> **ABOUT THIS EXERCISE**
From the line holding "Französische SchülerInnen machen" through the line holding "c2016ed7d42683 Взуття для" below, write out every line exactly; include both of those lines and drop the pictures.

Top of RECORDS SHOWN

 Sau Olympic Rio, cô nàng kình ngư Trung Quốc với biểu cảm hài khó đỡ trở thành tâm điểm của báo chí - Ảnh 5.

Bottom of RECORDS SHOWN
Top of RECORDS SHOWN

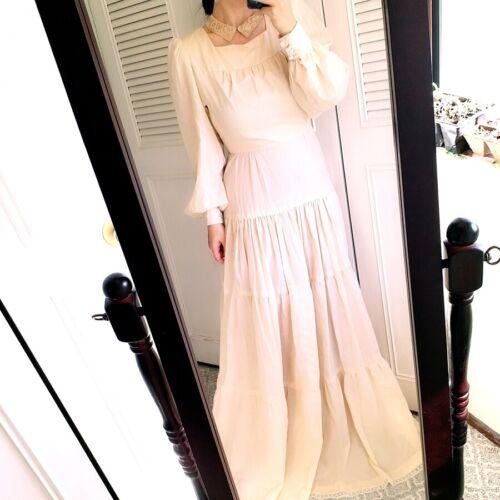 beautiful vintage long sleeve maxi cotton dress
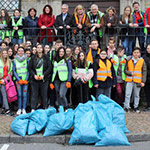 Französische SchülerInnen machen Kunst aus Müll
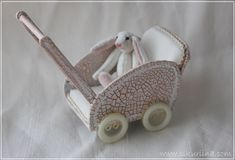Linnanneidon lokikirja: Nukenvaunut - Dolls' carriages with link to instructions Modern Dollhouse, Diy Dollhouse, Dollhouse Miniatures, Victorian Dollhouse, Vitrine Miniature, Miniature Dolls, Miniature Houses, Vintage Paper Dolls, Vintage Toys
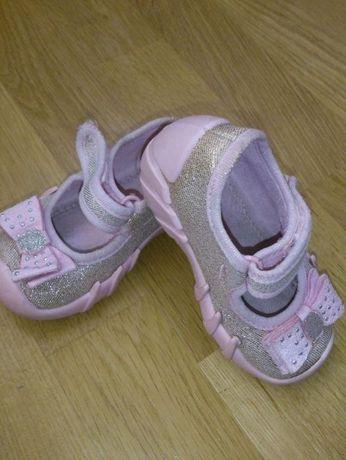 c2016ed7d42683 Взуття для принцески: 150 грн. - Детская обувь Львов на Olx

Bottom of RECORDS SHOWN

> **OUTPUT OF THE EXERCISE**
 Französische SchülerInnen machen Kunst aus Müll
Linnanneidon lokikirja: Nukenvaunut - Dolls' carriages with link to instructions Modern Dollhouse, Diy Dollhouse, Dollhouse Miniatures, Victorian Dollhouse, Vitrine Miniature, Miniature Dolls, Miniature Houses, Vintage Paper Dolls, Vintage Toys
 c2016ed7d42683 Взуття для принцески: 150 грн. - Детская обувь Львов на Olx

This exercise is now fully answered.